-- Dataset excerpts start --

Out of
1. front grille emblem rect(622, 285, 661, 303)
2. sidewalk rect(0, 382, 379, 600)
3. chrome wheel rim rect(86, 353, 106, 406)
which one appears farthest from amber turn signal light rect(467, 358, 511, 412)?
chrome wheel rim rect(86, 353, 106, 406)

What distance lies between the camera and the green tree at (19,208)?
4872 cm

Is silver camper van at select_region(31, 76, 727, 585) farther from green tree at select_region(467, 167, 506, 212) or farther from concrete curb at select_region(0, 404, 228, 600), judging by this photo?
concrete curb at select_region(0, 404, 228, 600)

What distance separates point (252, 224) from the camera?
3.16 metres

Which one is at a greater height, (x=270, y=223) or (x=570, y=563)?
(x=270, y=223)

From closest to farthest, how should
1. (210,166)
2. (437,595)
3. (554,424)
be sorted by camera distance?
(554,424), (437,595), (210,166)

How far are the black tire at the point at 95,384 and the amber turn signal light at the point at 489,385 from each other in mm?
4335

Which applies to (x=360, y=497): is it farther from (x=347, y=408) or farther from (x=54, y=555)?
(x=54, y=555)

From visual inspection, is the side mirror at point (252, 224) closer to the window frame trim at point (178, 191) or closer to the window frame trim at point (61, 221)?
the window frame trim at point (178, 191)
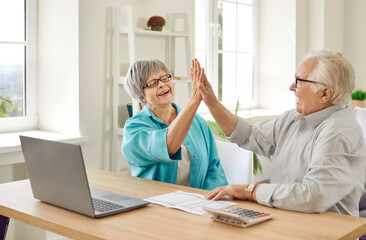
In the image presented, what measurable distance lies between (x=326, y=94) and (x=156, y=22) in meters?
1.89

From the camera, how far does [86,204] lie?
1635mm

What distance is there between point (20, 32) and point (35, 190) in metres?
1.78

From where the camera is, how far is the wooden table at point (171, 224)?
1.47 meters

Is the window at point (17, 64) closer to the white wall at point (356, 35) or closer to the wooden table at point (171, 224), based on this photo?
the wooden table at point (171, 224)

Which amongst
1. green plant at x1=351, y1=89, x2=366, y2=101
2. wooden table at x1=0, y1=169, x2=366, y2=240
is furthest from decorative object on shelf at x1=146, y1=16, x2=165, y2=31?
green plant at x1=351, y1=89, x2=366, y2=101

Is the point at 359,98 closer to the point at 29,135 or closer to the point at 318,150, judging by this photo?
the point at 29,135

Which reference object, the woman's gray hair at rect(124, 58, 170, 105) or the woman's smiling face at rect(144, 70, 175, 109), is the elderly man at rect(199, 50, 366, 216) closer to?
the woman's smiling face at rect(144, 70, 175, 109)

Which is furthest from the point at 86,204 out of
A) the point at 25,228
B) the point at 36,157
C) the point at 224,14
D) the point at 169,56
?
the point at 224,14

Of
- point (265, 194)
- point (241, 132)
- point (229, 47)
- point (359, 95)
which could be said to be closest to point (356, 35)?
point (359, 95)

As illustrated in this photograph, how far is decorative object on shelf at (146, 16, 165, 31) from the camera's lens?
11.6 feet

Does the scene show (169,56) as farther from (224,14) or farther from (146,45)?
(224,14)

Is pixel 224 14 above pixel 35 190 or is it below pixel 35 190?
above

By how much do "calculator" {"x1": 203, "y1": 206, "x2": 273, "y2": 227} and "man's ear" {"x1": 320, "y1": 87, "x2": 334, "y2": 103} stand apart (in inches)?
21.8

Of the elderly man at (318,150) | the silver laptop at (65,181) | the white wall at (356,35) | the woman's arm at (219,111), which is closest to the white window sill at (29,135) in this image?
the silver laptop at (65,181)
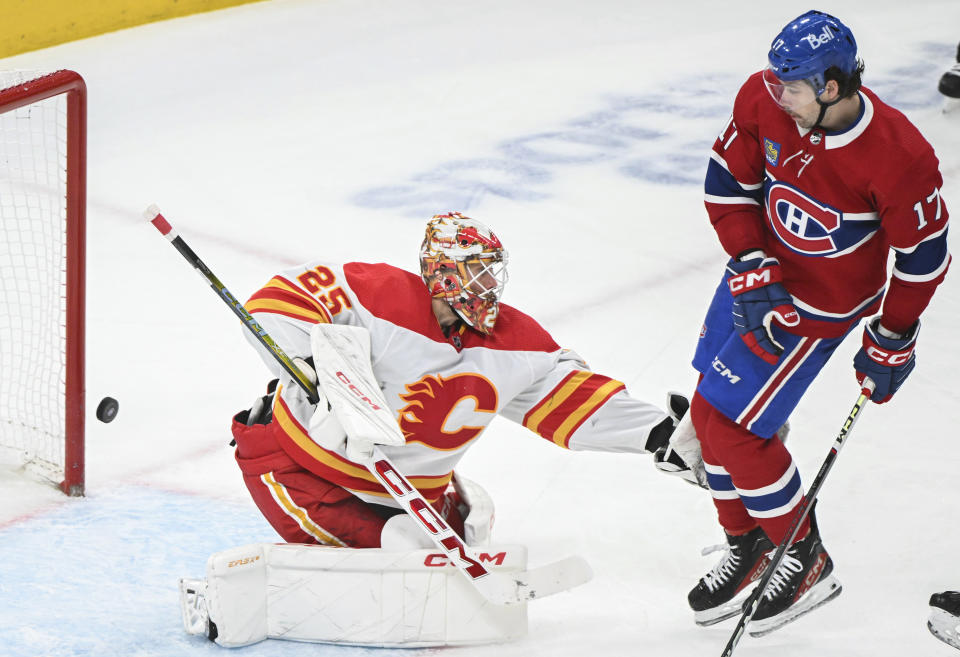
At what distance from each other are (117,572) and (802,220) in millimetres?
1572

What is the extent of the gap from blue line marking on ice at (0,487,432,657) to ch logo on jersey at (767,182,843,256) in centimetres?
105

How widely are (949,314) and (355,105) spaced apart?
9.47 feet

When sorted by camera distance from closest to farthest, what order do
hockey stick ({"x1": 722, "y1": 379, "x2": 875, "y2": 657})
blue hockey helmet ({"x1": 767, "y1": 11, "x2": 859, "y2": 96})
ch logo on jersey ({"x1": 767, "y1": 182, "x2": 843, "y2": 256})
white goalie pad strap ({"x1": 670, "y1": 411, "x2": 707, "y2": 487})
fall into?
blue hockey helmet ({"x1": 767, "y1": 11, "x2": 859, "y2": 96}) < ch logo on jersey ({"x1": 767, "y1": 182, "x2": 843, "y2": 256}) < hockey stick ({"x1": 722, "y1": 379, "x2": 875, "y2": 657}) < white goalie pad strap ({"x1": 670, "y1": 411, "x2": 707, "y2": 487})

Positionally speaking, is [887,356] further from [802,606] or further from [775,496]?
[802,606]

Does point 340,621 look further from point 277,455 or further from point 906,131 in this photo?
point 906,131

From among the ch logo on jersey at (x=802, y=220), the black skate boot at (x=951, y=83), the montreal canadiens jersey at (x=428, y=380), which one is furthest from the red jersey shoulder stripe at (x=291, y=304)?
the black skate boot at (x=951, y=83)

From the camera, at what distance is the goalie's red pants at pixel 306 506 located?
247cm

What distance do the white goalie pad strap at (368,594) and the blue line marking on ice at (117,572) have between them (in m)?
0.04

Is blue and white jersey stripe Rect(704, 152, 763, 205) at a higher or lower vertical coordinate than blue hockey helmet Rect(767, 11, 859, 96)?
lower

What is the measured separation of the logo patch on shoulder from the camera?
7.18 ft

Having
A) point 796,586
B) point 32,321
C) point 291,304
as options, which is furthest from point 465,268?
point 32,321

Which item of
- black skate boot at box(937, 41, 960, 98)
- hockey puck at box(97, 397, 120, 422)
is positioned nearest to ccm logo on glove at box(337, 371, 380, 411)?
hockey puck at box(97, 397, 120, 422)

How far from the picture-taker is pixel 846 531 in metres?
2.88

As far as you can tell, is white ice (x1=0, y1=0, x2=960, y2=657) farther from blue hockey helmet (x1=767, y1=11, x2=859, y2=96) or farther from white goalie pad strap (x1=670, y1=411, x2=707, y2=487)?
blue hockey helmet (x1=767, y1=11, x2=859, y2=96)
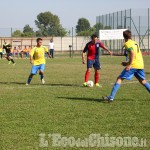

-- Dataset excerpts end --

Task details:
Please rewrite all of the rows above, swapping every "amber turn signal light" for "orange indicator lamp" and changing nothing else. Leave the pictures out of your answer.

Correct answer:
Out of
1. front grille emblem rect(622, 285, 661, 303)
2. sidewalk rect(0, 382, 379, 600)
3. chrome wheel rim rect(86, 353, 106, 406)
which one appears farthest from orange indicator lamp rect(467, 358, 511, 412)?
chrome wheel rim rect(86, 353, 106, 406)

What distance lies between the camera and the green tree at (19,208)?
4872 cm

Is silver camper van at select_region(31, 76, 727, 585) farther from green tree at select_region(467, 167, 506, 212) or farther from concrete curb at select_region(0, 404, 228, 600), judging by this photo?
concrete curb at select_region(0, 404, 228, 600)

What distance separates point (252, 224) from the camera?
3.16 metres

Which one is at a greater height, (x=270, y=223) or (x=570, y=563)?
(x=270, y=223)

From closest to farthest, how should
1. (210,166)
2. (437,595)
3. (554,424)
be sorted by camera distance?
(554,424), (437,595), (210,166)

How far are the black tire at the point at 95,384 and the orange indicator lamp at the point at 489,385 from each other in mm?
4335

Which applies to (x=360, y=497): is it farther from (x=347, y=408) or farther from (x=54, y=555)?
(x=54, y=555)

From visual inspection, is the side mirror at point (252, 224) closer to the window frame trim at point (178, 191) or closer to the window frame trim at point (61, 221)?
the window frame trim at point (178, 191)
In the image presented, what measurable distance lies between (x=326, y=94) and (x=156, y=22) in meters?
1.89

From the camera, how far does [86,204] lie?
1635mm

What distance is there between point (20, 32) and point (35, 190) in metres?
1.78

From where the camera is, how far is the wooden table at point (171, 224)?
1.47 meters

Is the window at point (17, 64) closer to the white wall at point (356, 35) or closer to the wooden table at point (171, 224), based on this photo?
the wooden table at point (171, 224)

Which amongst
1. green plant at x1=351, y1=89, x2=366, y2=101
2. wooden table at x1=0, y1=169, x2=366, y2=240
is furthest from decorative object on shelf at x1=146, y1=16, x2=165, y2=31?
green plant at x1=351, y1=89, x2=366, y2=101

Is the point at 359,98 closer to the point at 29,135 or closer to the point at 318,150, judging by this photo?
the point at 29,135

Which reference object, the woman's gray hair at rect(124, 58, 170, 105) or the woman's smiling face at rect(144, 70, 175, 109), is the elderly man at rect(199, 50, 366, 216) closer to?
the woman's smiling face at rect(144, 70, 175, 109)

Which is furthest from the point at 86,204 out of
A) the point at 25,228
B) the point at 36,157
C) the point at 224,14
D) the point at 169,56
?
the point at 224,14

Of
- point (265, 194)
- point (241, 132)
- point (229, 47)
- point (359, 95)
which could be said to be closest to point (356, 35)?
point (359, 95)

As illustrated in this photograph, how far is decorative object on shelf at (146, 16, 165, 31) from the camera's lens?
11.6 feet

Does the scene show (169,56) as farther from (224,14) or farther from (146,45)?
(224,14)

Is pixel 224 14 above pixel 35 190 or is it below pixel 35 190?
above

By how much do "calculator" {"x1": 203, "y1": 206, "x2": 273, "y2": 227} and "man's ear" {"x1": 320, "y1": 87, "x2": 334, "y2": 103} stand apart (in inches)?
21.8

Of the elderly man at (318,150) | the silver laptop at (65,181) | the white wall at (356,35) | the woman's arm at (219,111), which is closest to the white window sill at (29,135) in this image?
the silver laptop at (65,181)
At what distance from each other are (117,572) and (802,220) in millimetres?
1572

What is the extent of the gap from blue line marking on ice at (0,487,432,657) to ch logo on jersey at (767,182,843,256) in centimetres?
105

How widely are (949,314) and (355,105) spaced apart?
9.47 feet

When sorted by camera distance from closest to farthest, what order do
hockey stick ({"x1": 722, "y1": 379, "x2": 875, "y2": 657})
blue hockey helmet ({"x1": 767, "y1": 11, "x2": 859, "y2": 96})
ch logo on jersey ({"x1": 767, "y1": 182, "x2": 843, "y2": 256})
white goalie pad strap ({"x1": 670, "y1": 411, "x2": 707, "y2": 487})
fall into?
blue hockey helmet ({"x1": 767, "y1": 11, "x2": 859, "y2": 96}) < ch logo on jersey ({"x1": 767, "y1": 182, "x2": 843, "y2": 256}) < hockey stick ({"x1": 722, "y1": 379, "x2": 875, "y2": 657}) < white goalie pad strap ({"x1": 670, "y1": 411, "x2": 707, "y2": 487})

Positionally speaking, is [887,356] further from [802,606] or further from [775,496]?
[802,606]

Does point 340,621 look further from point 277,455 or further from point 906,131 in this photo?
point 906,131

From among the ch logo on jersey at (x=802, y=220), the black skate boot at (x=951, y=83), the montreal canadiens jersey at (x=428, y=380), which one is furthest from the red jersey shoulder stripe at (x=291, y=304)?
the black skate boot at (x=951, y=83)

From the camera, at what distance is the goalie's red pants at pixel 306 506 located?
247cm

What distance do the white goalie pad strap at (368,594) and the blue line marking on ice at (117,572) have between them (in m)?
0.04

Is blue and white jersey stripe Rect(704, 152, 763, 205) at a higher or lower vertical coordinate than blue hockey helmet Rect(767, 11, 859, 96)?
lower

What is the measured separation of the logo patch on shoulder from the camera?
7.18 ft

Having
A) point 796,586
B) point 32,321
C) point 291,304
as options, which is furthest from point 465,268?
point 32,321

Which item of
- black skate boot at box(937, 41, 960, 98)
- hockey puck at box(97, 397, 120, 422)
is positioned nearest to ccm logo on glove at box(337, 371, 380, 411)?
hockey puck at box(97, 397, 120, 422)

How far from the picture-taker is pixel 846 531 in metres?
2.88

As far as you can tell, is white ice (x1=0, y1=0, x2=960, y2=657) farther from blue hockey helmet (x1=767, y1=11, x2=859, y2=96) or farther from white goalie pad strap (x1=670, y1=411, x2=707, y2=487)?
blue hockey helmet (x1=767, y1=11, x2=859, y2=96)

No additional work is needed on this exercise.